RAW RECORDS
>>

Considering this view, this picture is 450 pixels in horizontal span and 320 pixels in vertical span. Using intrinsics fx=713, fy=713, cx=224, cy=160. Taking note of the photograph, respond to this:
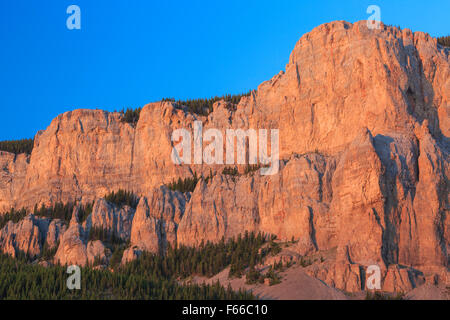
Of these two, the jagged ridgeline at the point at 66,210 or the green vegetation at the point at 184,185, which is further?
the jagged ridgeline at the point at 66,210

<<
>>

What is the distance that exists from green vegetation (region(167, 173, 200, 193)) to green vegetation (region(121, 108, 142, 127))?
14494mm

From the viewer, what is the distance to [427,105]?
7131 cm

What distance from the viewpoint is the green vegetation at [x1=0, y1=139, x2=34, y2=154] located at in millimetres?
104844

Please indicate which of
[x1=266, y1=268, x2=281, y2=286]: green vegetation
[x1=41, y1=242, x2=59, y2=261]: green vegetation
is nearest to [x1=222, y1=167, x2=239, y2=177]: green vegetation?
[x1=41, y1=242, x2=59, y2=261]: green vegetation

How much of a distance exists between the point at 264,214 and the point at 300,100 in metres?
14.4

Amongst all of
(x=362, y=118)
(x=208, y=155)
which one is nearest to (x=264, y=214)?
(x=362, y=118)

<<

TASK GOAL
Pull out every line of the entries above that contains the string "nearest", treating uppercase and lowercase as distinct.

CORRECT ANSWER
is nearest to [x1=222, y1=167, x2=239, y2=177]: green vegetation?
which one is nearest to (x=264, y=214)?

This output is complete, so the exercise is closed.